> **Exercise description**
Could you copy exactly the lines from the start of the records through the one containing "[camera trap, expert-labeled]", both included, and leave out the pictures?

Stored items

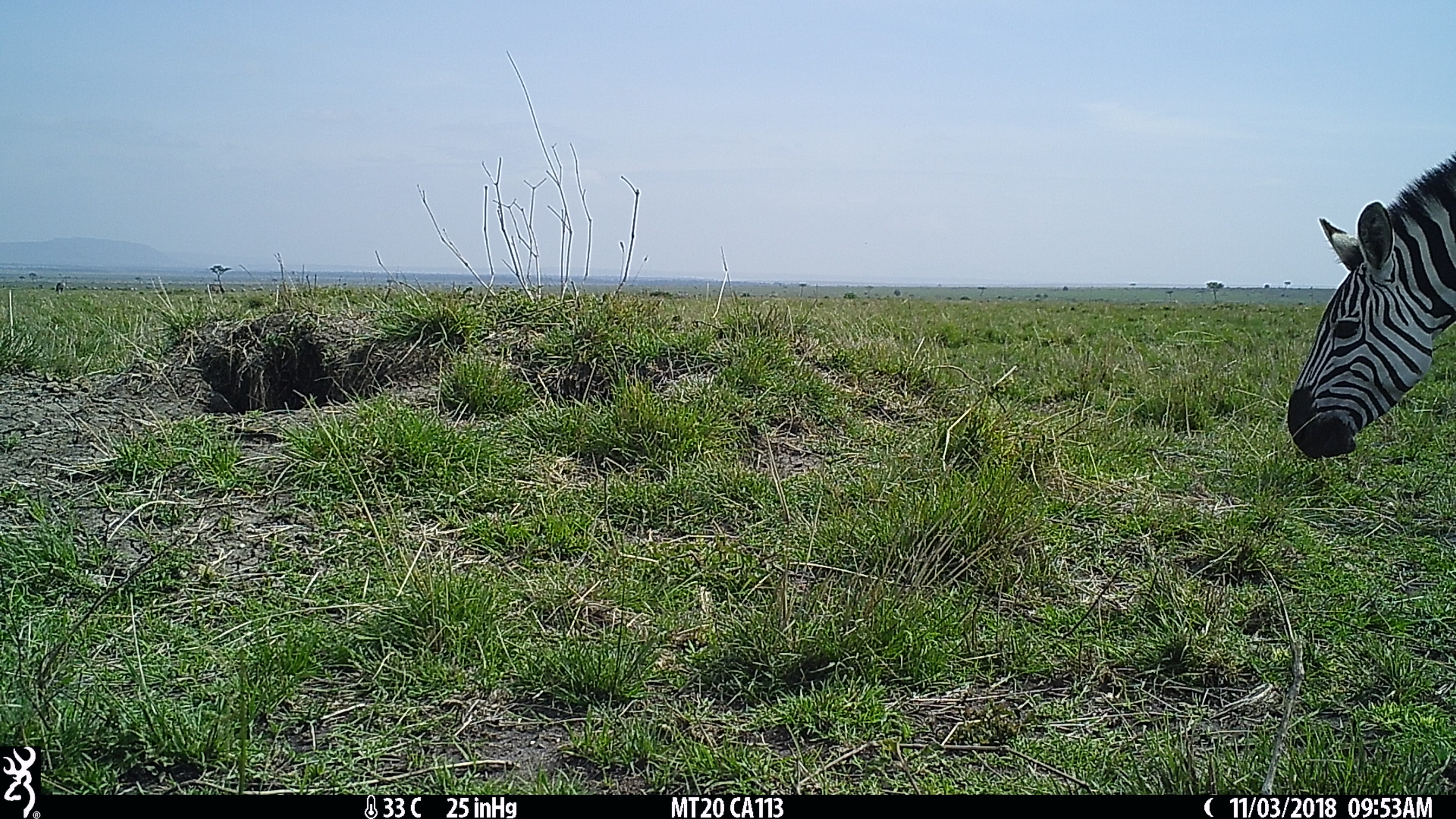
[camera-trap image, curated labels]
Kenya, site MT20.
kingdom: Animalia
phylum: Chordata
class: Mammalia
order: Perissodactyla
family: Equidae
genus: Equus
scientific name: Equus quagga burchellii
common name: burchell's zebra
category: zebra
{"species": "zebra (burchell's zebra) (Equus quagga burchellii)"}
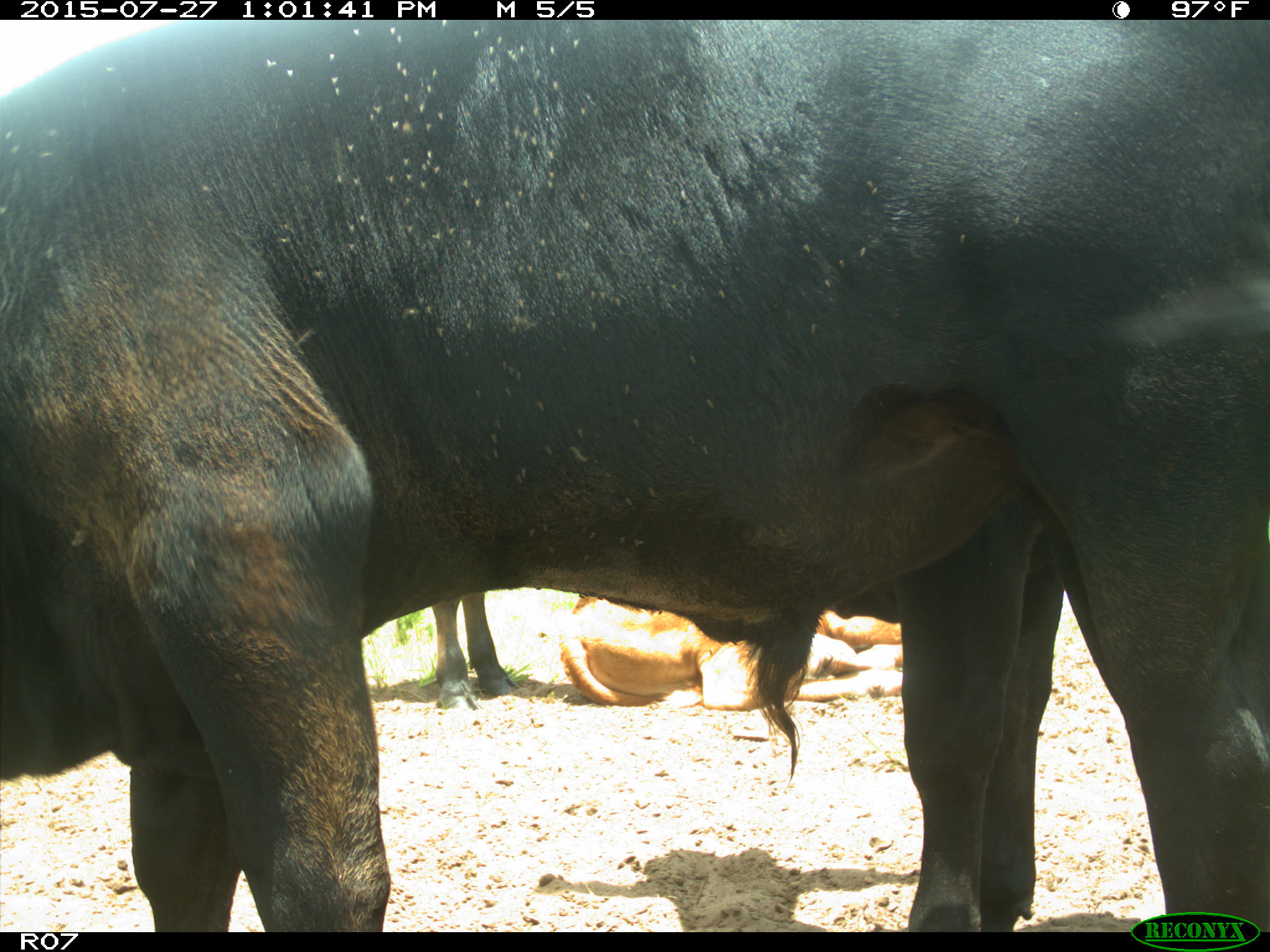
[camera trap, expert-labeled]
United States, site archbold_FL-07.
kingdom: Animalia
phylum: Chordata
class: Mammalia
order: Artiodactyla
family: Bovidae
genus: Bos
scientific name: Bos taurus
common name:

> **Problem solution**
[camera-trap image, curated labels]
Kenya, site MT20.
kingdom: Animalia
phylum: Chordata
class: Mammalia
order: Perissodactyla
family: Equidae
genus: Equus
scientific name: Equus quagga burchellii
common name: burchell's zebra
category: zebra
{"species": "zebra (burchell's zebra) (Equus quagga burchellii)"}
[camera trap, expert-labeled]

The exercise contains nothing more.